By Alan Maryon-Davis
There’s plenty of Christmas cheer in the public health white paper. Warming words about the importance of protecting and improving health.
A bulging sackful of goodies – health improvement to be a statutory duty for local authorities; directors of public health (DsPH) to be embedded in local government where they truly belong; a new national public health service (Public Health England) to extend the kindly hand of the Department of Health to local level; a gift-wrapped ring-fenced budget for public health. Even a heavenly choir chanting about improving the health of the poorest fastest. It could all be straight out of Dickens.
But let’s not reach for the mulled claret and wassail too soon – there are a few reindeer in the room. For instance, the white paper says there will be ‘minimum constraints on how local government decides to fulfil its public health role and spend its new budget.’ So will DsPH have any real clout in the new set-up? Will they be on a par with chief officers reporting direct to the council CEO? What influence will they have over the public health budget? Just how ‘ring-fenced’ will it really be – and for how long? We’ll have to wait for further guidance next year – but it looks as though councils will have pretty free rein.
Then there’s the crucial issue of joined-upness. How effective will the linkage be between local government, GP commissioners, the local PHE health protection unit, and other stakeholders? We know the instrument will be the local Health and Wellbeing Board, using the Joint Strategic Needs Assessment as a blueprint – but how well will these boards work? We’ve had patchy experience with Local Strategic Partnerships. The whole new public health edifice will stand or fall on how robustly these boards are set up. Again the blueprint is forthcoming.
And no details yet on how local authorities will be rewarded on their achievement of health outcomes – or not, as the case may be. The public health outcomes framework is still being worked on, as is the reward system. But the metrics of public health are notoriously complex and shifting. Populations don’t stay still. Mortality-based outcomes are far too blunt and sluggish to be used for real-time monitoring and performance rating. Health behaviours such as smoking, drinking, diet and exercise are too much influenced by externalities. Even risk factor prevalence has its problems. It would take an Einstein to come up with a fair approach to dishing out the ‘health premium’ for good results.

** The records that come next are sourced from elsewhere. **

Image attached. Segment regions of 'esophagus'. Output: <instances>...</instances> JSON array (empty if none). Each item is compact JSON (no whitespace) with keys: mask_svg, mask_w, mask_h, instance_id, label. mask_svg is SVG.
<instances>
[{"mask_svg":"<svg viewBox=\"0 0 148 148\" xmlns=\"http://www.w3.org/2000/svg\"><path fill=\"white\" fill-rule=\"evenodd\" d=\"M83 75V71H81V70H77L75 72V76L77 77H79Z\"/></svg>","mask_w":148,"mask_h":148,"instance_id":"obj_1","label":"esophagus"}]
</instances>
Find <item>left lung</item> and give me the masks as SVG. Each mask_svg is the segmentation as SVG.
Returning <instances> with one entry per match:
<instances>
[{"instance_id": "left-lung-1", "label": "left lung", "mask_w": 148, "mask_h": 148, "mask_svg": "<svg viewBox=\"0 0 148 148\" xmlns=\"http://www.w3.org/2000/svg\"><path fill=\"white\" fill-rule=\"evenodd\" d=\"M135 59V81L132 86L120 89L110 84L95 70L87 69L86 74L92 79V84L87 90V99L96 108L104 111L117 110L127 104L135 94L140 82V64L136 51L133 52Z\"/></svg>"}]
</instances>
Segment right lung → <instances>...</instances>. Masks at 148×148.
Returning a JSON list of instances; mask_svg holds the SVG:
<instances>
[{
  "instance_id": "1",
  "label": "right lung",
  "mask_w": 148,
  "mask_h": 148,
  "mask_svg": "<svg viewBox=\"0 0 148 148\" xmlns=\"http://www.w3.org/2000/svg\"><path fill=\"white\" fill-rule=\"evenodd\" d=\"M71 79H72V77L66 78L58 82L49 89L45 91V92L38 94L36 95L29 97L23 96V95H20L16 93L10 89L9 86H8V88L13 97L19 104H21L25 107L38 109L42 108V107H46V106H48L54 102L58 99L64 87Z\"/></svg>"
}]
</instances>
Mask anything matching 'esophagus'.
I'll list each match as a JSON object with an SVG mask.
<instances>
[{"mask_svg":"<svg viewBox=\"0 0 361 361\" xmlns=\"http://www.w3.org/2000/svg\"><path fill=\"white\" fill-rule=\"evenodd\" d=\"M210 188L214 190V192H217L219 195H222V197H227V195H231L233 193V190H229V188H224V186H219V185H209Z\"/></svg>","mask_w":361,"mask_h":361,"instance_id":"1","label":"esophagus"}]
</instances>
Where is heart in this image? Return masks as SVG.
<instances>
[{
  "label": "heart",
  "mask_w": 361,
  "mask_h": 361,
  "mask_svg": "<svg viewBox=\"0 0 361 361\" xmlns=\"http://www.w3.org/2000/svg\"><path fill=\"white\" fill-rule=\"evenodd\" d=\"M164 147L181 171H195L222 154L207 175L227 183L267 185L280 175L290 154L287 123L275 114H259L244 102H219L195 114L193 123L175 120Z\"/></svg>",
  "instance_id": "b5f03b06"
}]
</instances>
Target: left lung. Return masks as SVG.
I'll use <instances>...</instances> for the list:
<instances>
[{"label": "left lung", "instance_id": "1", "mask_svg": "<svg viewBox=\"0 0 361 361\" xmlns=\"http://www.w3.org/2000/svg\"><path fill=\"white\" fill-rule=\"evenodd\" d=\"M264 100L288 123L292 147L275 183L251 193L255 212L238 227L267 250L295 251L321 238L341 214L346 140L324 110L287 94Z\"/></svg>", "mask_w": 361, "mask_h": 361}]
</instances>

The outcome of improving the health of the poorest fastest is a case in point. As the ex-DPH of a deprived inner-city borough I particularly worry about those areas struggling to reduce health inequalities. Even in times of plenty the gap remained stubbornly persistent – the better-off have always tended to improve their health faster than the have-nots. If anything, the government’s drastic cuts look set to hit the poorest hardest, with negative consequences for health. It would be cruelly unfair to penalise local authorities for failing to close their inequalities gap when the cards are so heavily stacked against them. That would surely be an act of Scrooge-like heartlessness in these hard times. Dickens would turn in his grave.